# EXERCISE INSTRUCTIONS:
Please restate word for word only the lines that start at the one containing "phylum: Chordata" and continue to the final line of the material.

# PROVIDED MATERIAL:
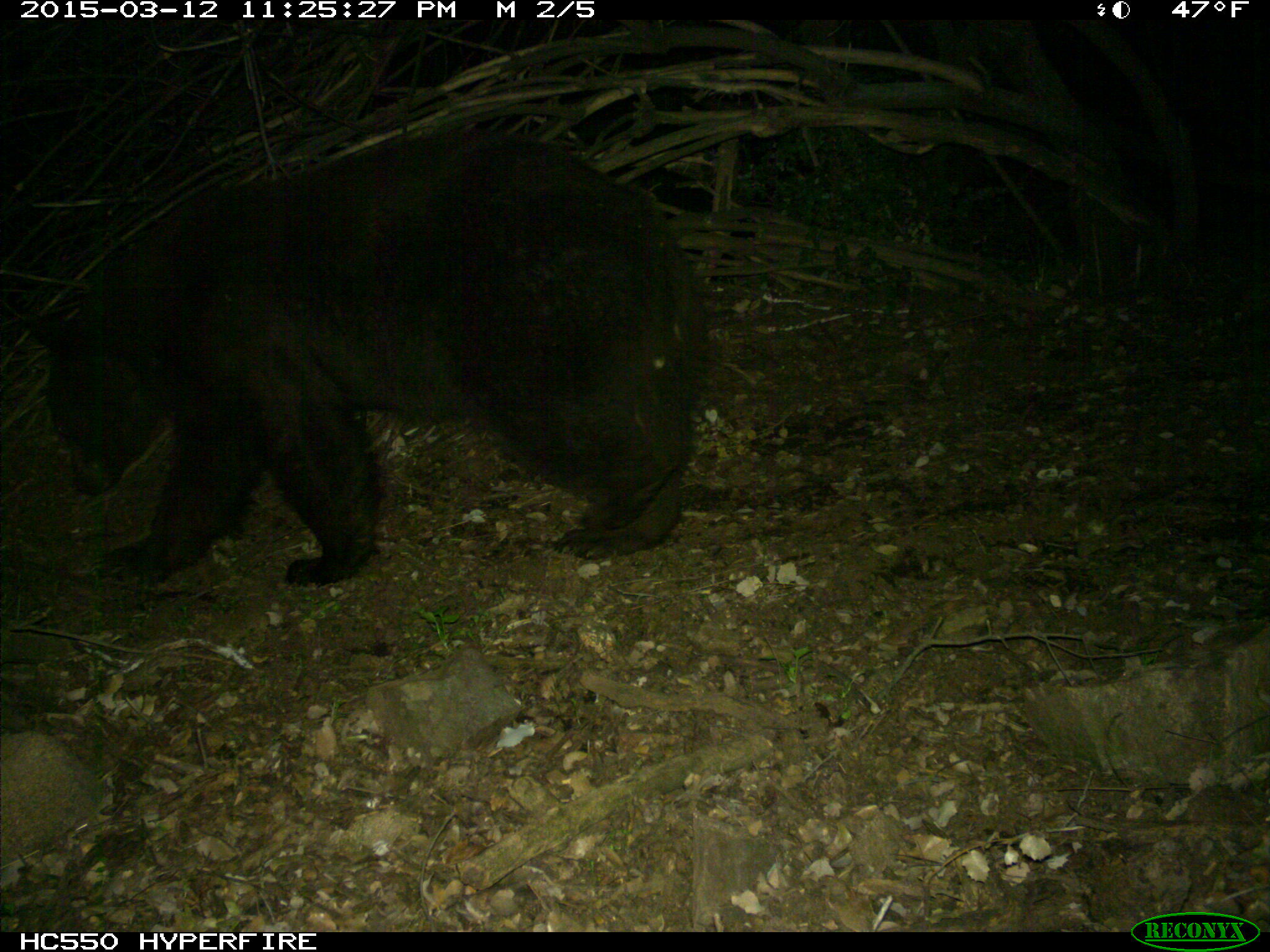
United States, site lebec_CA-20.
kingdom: Animalia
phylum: Chordata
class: Mammalia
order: Carnivora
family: Ursidae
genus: Ursus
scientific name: Ursus americanus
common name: american black bear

# RESPONSE BELOW:
phylum: Chordata
class: Mammalia
order: Carnivora
family: Ursidae
genus: Ursus
scientific name: Ursus americanus
common name: american black bear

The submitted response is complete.